## Directive:
Answer each question from the text below about the fired Star-Telegram columnist.
(a) In what year did Sherrod join the paper?
(b) What did her reporting on battered women prompt?
(c) From which zoo had the queen ant been shipped?

## Study text:
· · · · · · ·

Sherrod, a columnist since 1983 for the Capital Cities/ABC-owned Ft. Worth Star-Telegram, was fired for plagiarizing a six-month-old Washington Post feature on ants. Many Texas colleagues were stunned by the whole affair.
Sherrod, 44 and no relation to longtime Dallas sportswriter Blackie Sherrod, joined the paper in 1969 and once was metropolitan editor. She`s known for strong writing on women`s-rights issues: Her reporting on battered women prompted creation of county government agencies for such women. She`s in the Texas Women`s Hall of Fame and began an op-ed column in 1983.
Her literary self-immolation involves a piece that used an incident at the National Zoo in Washington to discourse on institutional foolishness. Here are tidbits from a Dec. 13 Post story and Sherrod`s June 19 column.
Post: There has been an accident, a terrible accident at the National Zoo. The caretakers at the Invertebrate House are in shock. It seems the ants that live in a glass-fronted display case in the Invertebrate House got excited. . . . What the worker ants did, quite by mistake, was remove the head of their queen.
Sherrod: Last year, there was an accident, a terrible accident at the Natonal Zoo in Washington, D.C. The ants who live in a big glass display case in the Invertebrate House beheaded their queen. They didn`t mean to do this, you understand.
Post: Apparently, the workers were trying to transfer their egg-laying monarch from the chamber where she has resided since being shipped almost four years ago from the Cincinnati Zoo. Apparently, the hole they were trying to pull her through was small. The queen was big. Pop.
Sherrod: As near as their keeper can figure, the worker ants were trying to transfer their egg-laying queen from one chamber to another. But the hole through which they were trying to pull her was small. And a queen ant is big. Pop. There went her head.
Post: There her body hangs, on display, her headless thorax and abdomen suspended from the ceiling of her royal chamber, her back to the room, her legs dangling.

· · · · · · ·

## Recorded information:
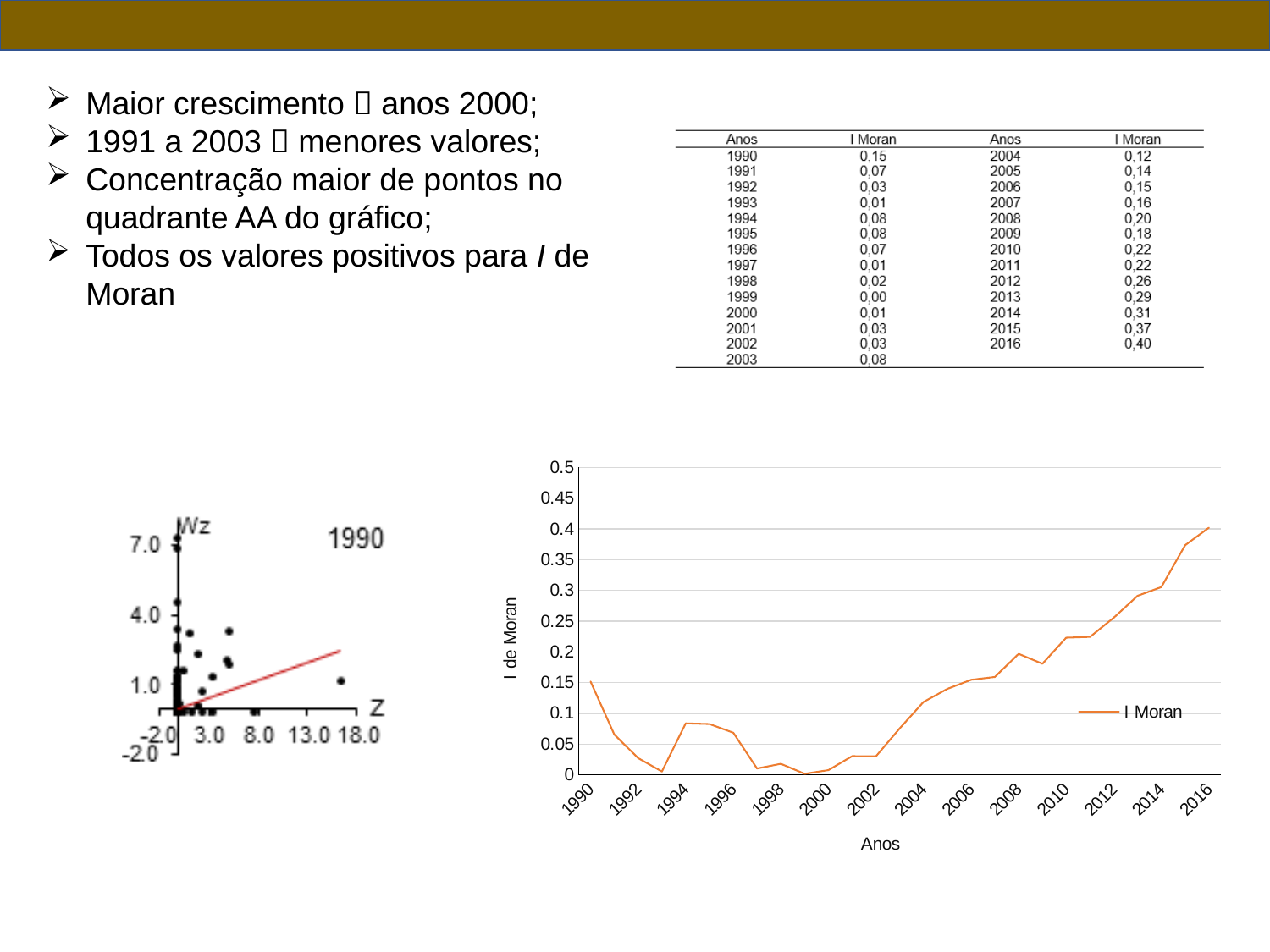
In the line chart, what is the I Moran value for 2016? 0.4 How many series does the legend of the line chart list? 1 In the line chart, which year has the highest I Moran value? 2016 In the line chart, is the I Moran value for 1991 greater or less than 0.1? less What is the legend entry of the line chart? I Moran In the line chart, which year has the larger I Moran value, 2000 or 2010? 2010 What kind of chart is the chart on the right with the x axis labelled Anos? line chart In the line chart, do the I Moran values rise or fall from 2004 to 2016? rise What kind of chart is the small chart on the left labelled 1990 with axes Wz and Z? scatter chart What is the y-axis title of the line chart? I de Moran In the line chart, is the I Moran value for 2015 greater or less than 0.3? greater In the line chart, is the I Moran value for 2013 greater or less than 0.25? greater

· · · · · · ·

## Output of the task:
(a) 1969
(b) The creation of county government agencies for battered women
(c) The Cincinnati Zoo